Sono soprattutto tre le domande che si pone la Cgil: quale è il piano industriale di Sait? Quali sono i dati rispetto alle esternalizzazioni e il ricorso alle ore straordinarie? Quanto intende fare la Provincia?

 

"I lavoratori si trovano in una condizione paradossale e senza certezza per il futuro. In questa situazione i vertici del consorzio sono rimasti saldi sulle loro poltrone, senza assumersi nessuna responsabilità del disastro prodotto in questi anni. Non è mai stato presentato un piano di rilancio e non sappiamo come Sait intenda restare competitiva sul mercato, mentre la concorrenza aumenta. L'azienda naviga a vista e taglia i costi sul personale", denuncia il segretario della Filcams insieme ai quattro delegati sindacali Marco Monsorno, Vehbi Rizvani, Giorgio Margoni e Ivo Berengan.

 

A novembre scorso Sait ha annunciato la decisione di tagliare 128 posti di lavoro e in aprile è stata aperta la procedura per la cassa integrazione straordinaria su tutti i dipendenti della sede di via Innsbruck.

 

"In questi mesi - aggiunge Caramelle - è cresciuto il ricorso alle esternalizzazioni tramite Movitrento per coprire il lavoro in magazzino, mentre negli uffici si ricorre alle assunzioni tramite partecipate.

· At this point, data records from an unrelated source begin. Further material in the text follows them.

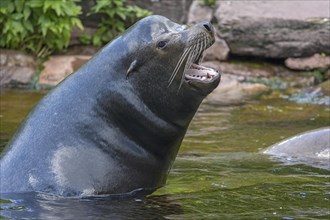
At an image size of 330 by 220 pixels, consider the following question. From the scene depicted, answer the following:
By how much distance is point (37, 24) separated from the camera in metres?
12.5

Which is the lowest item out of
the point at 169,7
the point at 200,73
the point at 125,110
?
the point at 125,110

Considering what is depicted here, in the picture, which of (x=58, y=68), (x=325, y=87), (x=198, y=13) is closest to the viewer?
(x=325, y=87)

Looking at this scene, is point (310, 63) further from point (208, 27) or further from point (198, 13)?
point (208, 27)

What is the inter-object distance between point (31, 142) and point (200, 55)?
1.16 metres

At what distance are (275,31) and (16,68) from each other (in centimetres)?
377

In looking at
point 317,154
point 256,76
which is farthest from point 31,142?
point 256,76

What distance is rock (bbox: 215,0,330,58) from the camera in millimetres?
12180

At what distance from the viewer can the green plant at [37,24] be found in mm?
12258

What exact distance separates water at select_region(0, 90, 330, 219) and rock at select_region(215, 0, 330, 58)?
3636 millimetres

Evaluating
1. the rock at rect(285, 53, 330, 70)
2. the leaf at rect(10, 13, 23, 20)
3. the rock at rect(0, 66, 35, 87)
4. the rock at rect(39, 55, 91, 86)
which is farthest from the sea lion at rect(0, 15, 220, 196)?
the leaf at rect(10, 13, 23, 20)

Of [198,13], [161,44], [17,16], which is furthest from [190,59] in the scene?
[198,13]

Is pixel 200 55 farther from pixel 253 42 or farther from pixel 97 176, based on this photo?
pixel 253 42

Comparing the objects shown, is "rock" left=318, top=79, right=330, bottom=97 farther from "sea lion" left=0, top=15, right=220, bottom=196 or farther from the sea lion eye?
the sea lion eye

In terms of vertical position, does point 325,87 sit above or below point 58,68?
below
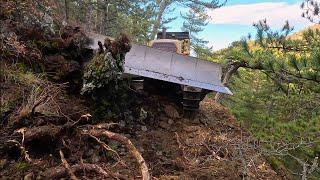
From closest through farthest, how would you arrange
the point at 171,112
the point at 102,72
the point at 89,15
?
the point at 102,72
the point at 171,112
the point at 89,15

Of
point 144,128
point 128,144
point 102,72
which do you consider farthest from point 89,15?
point 128,144

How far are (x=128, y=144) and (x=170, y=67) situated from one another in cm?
291

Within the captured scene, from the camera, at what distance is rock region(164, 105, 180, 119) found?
8703 millimetres

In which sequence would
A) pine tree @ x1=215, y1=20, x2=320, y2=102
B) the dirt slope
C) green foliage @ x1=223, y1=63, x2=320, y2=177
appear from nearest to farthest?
the dirt slope → pine tree @ x1=215, y1=20, x2=320, y2=102 → green foliage @ x1=223, y1=63, x2=320, y2=177

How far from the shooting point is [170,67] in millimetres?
8094

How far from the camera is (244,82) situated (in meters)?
23.5

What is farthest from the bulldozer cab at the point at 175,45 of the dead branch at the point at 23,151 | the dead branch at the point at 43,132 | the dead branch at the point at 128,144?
the dead branch at the point at 23,151

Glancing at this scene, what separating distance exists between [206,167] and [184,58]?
8.14ft

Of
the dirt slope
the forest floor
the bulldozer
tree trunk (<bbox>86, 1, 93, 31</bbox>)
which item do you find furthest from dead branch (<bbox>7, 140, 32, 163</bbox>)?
tree trunk (<bbox>86, 1, 93, 31</bbox>)

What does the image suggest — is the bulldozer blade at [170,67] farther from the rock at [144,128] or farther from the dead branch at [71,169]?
the dead branch at [71,169]

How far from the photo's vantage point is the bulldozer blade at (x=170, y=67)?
7.88 m

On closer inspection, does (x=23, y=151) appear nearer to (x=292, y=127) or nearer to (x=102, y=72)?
(x=102, y=72)

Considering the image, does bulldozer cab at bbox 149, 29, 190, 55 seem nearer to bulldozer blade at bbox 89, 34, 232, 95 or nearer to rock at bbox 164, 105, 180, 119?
rock at bbox 164, 105, 180, 119

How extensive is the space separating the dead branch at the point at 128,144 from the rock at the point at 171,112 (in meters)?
3.06
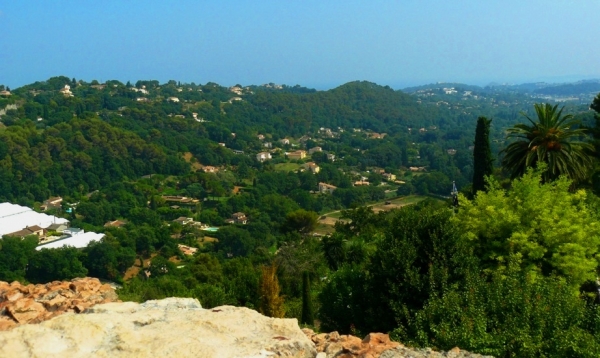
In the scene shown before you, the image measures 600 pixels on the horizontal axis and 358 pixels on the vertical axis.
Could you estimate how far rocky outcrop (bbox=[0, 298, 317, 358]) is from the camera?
15.1 feet

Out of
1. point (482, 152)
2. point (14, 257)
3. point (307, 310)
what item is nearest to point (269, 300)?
point (307, 310)

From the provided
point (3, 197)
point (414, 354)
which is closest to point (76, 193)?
point (3, 197)

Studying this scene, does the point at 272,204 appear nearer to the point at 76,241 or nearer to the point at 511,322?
the point at 76,241

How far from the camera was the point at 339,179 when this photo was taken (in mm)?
64000

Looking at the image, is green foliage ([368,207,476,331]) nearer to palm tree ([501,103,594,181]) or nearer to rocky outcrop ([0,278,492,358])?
rocky outcrop ([0,278,492,358])

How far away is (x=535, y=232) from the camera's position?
861 centimetres

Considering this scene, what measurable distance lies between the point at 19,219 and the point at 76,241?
270 inches

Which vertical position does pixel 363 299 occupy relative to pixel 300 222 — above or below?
above

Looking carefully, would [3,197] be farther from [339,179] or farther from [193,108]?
[193,108]

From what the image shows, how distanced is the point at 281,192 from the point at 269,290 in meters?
48.9

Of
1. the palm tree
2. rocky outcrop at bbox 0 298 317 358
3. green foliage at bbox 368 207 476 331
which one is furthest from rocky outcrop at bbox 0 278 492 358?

Il conto è presto fatto: l'azienda ha messo fuori i suoi addetti per sostituirli con personale a costi minori per Sait. Inoltre hanno richiamato a lavoro nove addetti al magazzino, per fronteggiare l'aumento di attività. Nessuna proposta di piano sociale e riqualificazione dei lavoratori da parte di Sait e della Federazione della cooperazione, che evidentemente ha riposto nel cassetto la propria responsabilità sociale, insieme ai valori fondanti proprio della cooperazione".

 

Un comportamento finito nel mirino del sindacato e oggetto di tre lettere indirizzate proprio a Sait, Movitrento e Federazione in marzo, giugno e luglio. "Non abbiamo ricevuto - evidenzia il segretario - ancora nessuna risposta. Manca trasparenza e per questo ci siamo rivolti al Servizio lavoro della Provincia per richiedere un intervento ispettivo. La situazione è grave e non escludiamo anche un possibile conflitto di interessi: la presidente di Movitrento è vice-presidente in Federazione, senza dimenticare un comportamento illegittimo e un uso improprio della cassa integrazione. Si ricorre a denaro pubblico e intanto si utilizzano lavoratori che costano meno: una guerra tra parti deboli e un affronto a chi lavora in Sait da tanti anni. Questa è una vicenda che potrebbe avere anche risvolti legali". 

 

Ma se gli straordinari aumentano, alcuni lavoratori vengono richiamati dalla cassa integrazione e il resto dell'attività viene esternalizzata, il sindacato avanza ulteriori dubbi: questo quadro lascerebbe infatti presupporre che non ci sarebbero sufficienti ragioni per ritenere che Sait abbia la necessità di tagliare i posti di lavoro. “I vertici Sait - incalza Caramelle - a cominciare dal presidente Dalpalù hanno semplicemente scelto di fare pagare ai lavoratori i costi di una riorganizzazione necessaria perché non hanno un progetto di rilancio e un vero piano industriale. Il tutto in una situazione di totale assenza di trasparenza da parte del consiglio di amministrazione, della presidenza e della direzione. I licenziamenti verranno impugnati".

 

Ragioni queste che hanno spinto la Filcams ha chiedere un nuovo incontro ai rappresenti delle forze politiche di maggioranza e opposizione. "La vicenda Sait non può finire nel silenzio - conclude Caramelle - mentre i lavoratori ci rimettono l'occupazione e chi è stato responsabile di questa situazione resta alla guida del consorzio. Le richieste del consiglio provinciale e degli assessori competenti sono rimaste lettera morta e dovrebbero valutare un commissariamento. E' ora di riaprire la discussione".